To solve the system of equations using the substitution method, we have the equations:
- \( y = 4x - 2 \)
- \( y = x + 13 \)
Since both equations are expressed in terms of \( y \), we can set them equal to each other:
\[ 4x - 2 = x + 13 \]
Now, let's solve for \( x \):
- Subtract \( x \) from both sides:
\[ 4x - x - 2 = 13 \] \[ 3x - 2 = 13 \]
- Add 2 to both sides:
\[ 3x = 15 \]
- Divide by 3:
\[ x = 5 \]
Now that we have \( x = 5 \), we can substitute this value back into either of the original equations to find \( y \). We'll use the second equation:
\[ y = x + 13 \] \[ y = 5 + 13 = 18 \]
So, the ordered pair \( (x, y) \) is \( (5, 18) \).

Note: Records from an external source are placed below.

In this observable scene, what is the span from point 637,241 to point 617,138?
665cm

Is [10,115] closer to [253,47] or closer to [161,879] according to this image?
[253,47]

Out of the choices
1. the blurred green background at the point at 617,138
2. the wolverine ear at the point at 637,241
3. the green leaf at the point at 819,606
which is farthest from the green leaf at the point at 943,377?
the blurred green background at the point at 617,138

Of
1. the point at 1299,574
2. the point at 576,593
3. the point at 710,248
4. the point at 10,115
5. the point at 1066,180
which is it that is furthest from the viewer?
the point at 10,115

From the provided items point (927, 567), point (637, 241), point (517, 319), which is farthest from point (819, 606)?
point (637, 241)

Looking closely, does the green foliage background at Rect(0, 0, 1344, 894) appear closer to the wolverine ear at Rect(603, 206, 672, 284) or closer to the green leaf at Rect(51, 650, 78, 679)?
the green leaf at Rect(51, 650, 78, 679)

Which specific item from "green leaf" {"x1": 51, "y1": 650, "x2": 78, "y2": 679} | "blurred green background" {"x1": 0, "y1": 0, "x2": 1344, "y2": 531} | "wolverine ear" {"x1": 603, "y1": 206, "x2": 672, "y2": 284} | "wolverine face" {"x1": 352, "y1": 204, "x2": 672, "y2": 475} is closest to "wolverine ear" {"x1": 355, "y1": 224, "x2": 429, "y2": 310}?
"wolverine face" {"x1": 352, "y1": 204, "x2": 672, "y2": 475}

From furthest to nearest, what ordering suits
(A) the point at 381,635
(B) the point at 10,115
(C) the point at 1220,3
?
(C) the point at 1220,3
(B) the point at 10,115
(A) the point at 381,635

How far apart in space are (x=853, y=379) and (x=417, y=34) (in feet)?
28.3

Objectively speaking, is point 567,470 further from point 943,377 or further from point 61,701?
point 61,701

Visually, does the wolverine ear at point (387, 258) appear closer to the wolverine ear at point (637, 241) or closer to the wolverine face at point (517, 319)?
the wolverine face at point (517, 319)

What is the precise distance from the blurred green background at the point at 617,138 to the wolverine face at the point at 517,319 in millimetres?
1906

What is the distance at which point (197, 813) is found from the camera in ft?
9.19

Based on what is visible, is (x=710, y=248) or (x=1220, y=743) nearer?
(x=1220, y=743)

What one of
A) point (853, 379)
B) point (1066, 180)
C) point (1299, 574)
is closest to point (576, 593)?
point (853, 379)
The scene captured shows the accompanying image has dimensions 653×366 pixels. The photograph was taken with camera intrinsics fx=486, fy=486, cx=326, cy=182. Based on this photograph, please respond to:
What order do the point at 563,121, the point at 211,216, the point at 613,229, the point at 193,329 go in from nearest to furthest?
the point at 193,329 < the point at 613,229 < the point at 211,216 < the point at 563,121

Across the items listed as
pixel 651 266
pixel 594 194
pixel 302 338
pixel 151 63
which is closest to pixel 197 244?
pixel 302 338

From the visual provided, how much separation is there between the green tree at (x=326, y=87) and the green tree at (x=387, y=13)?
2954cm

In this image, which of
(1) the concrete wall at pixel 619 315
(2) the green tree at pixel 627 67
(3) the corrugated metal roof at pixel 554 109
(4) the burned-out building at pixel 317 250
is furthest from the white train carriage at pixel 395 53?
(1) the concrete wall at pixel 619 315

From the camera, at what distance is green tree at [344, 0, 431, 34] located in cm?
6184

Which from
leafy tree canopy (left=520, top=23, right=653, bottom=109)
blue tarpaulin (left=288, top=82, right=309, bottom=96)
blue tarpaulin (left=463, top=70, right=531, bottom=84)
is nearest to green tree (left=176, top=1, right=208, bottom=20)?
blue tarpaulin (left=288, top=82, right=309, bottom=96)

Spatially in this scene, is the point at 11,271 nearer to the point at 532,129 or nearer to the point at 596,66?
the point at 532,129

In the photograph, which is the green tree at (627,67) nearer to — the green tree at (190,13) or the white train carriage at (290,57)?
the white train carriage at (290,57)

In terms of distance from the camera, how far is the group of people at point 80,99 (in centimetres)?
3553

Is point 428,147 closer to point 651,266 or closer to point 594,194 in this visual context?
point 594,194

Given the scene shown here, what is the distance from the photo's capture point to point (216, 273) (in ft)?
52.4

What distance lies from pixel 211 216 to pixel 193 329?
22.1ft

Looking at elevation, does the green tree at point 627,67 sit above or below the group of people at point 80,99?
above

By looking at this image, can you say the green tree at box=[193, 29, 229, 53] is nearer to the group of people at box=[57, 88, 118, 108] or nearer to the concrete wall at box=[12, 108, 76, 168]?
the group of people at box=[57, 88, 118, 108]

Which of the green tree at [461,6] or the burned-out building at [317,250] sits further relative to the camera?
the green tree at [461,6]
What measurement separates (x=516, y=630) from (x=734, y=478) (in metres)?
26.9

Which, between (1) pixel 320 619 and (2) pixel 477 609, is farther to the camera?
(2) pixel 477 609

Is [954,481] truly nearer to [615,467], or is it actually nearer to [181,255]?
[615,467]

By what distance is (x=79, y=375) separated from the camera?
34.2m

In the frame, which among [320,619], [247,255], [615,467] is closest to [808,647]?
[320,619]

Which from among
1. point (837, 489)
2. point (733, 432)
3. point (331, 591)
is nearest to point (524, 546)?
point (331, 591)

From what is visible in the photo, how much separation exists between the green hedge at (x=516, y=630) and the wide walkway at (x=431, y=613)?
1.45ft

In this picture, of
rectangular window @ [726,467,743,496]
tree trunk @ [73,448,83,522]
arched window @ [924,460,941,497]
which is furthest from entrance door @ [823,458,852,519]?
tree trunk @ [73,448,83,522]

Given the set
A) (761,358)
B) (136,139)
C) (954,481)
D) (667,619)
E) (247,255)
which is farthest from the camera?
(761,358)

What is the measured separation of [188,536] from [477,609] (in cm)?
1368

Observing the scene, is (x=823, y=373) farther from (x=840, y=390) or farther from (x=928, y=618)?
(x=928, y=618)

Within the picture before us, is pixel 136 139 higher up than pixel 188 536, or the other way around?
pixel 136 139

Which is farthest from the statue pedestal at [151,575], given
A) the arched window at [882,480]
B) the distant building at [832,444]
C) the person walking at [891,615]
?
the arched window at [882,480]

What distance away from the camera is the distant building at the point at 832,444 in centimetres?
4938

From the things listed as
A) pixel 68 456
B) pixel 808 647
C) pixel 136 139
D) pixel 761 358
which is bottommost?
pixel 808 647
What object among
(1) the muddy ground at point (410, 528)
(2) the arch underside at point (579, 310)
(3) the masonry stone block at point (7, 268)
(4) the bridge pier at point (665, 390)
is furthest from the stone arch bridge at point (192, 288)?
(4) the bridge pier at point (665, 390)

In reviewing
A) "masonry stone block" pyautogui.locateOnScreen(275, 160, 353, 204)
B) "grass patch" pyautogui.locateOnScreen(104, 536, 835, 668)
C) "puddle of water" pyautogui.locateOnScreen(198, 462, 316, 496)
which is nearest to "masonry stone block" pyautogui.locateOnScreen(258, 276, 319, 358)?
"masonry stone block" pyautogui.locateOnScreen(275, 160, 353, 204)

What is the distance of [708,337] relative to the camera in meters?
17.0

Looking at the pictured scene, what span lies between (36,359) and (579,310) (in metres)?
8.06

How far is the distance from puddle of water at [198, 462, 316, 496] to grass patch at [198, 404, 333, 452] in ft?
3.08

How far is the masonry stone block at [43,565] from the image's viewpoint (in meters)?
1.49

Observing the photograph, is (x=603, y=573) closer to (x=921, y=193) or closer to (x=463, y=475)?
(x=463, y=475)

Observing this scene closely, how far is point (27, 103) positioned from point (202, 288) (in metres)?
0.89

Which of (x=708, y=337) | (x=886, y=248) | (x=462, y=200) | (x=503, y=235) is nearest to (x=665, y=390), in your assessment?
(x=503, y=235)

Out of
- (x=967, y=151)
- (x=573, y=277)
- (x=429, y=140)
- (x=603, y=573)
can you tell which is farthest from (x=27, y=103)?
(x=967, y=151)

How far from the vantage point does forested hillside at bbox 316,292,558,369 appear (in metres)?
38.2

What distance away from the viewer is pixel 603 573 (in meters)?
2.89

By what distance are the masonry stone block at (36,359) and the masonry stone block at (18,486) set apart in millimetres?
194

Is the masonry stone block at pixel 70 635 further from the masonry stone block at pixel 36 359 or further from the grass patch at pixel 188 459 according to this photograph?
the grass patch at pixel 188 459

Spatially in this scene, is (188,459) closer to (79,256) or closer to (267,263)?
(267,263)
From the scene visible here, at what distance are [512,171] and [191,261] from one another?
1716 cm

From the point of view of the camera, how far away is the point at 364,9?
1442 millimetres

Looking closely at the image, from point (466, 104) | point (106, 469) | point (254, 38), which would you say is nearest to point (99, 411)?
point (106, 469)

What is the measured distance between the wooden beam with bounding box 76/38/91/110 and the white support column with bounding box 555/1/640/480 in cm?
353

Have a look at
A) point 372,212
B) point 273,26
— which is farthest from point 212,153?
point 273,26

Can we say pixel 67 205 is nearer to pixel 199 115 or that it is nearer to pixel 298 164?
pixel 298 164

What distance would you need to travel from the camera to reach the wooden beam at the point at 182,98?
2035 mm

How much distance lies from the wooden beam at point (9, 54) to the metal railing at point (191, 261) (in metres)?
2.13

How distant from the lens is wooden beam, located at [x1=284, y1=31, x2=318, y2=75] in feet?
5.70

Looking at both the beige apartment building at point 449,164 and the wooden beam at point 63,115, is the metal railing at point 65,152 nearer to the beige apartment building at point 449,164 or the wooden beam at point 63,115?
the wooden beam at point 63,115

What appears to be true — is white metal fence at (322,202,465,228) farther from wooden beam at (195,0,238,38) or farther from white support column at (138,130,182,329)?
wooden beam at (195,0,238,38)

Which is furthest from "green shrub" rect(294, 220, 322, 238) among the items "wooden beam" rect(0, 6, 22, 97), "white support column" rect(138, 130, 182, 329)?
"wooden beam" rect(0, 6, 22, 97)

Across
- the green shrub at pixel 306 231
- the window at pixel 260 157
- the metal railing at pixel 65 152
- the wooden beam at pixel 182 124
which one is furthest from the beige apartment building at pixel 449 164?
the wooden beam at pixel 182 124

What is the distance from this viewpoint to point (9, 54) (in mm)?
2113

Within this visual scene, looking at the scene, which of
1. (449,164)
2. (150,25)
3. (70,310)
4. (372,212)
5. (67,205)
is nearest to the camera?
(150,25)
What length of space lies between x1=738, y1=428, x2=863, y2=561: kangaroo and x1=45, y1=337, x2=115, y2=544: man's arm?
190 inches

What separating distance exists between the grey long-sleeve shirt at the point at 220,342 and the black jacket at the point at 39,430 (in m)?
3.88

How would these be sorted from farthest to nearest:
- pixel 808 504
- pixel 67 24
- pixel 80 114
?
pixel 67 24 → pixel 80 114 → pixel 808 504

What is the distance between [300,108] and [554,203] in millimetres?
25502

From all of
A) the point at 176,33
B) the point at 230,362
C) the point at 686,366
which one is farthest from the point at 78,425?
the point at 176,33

Now, let's check which option corresponds to this solution. None of the provided options are \( (5, 18) \). Let's recheck the given options for the closest solution:
A. \( (4, -2) \)
B. \( (0, -2) \)
C. \( (1, 13) \)
D. \( (6, 18) \)
None of the pairs listed are valid solutions to the system.
Thus, the solution for the system \( y = 4x - 2 \) and \( y = x + 13 \) is \( (5, 18) \), which does not match any of the options provided.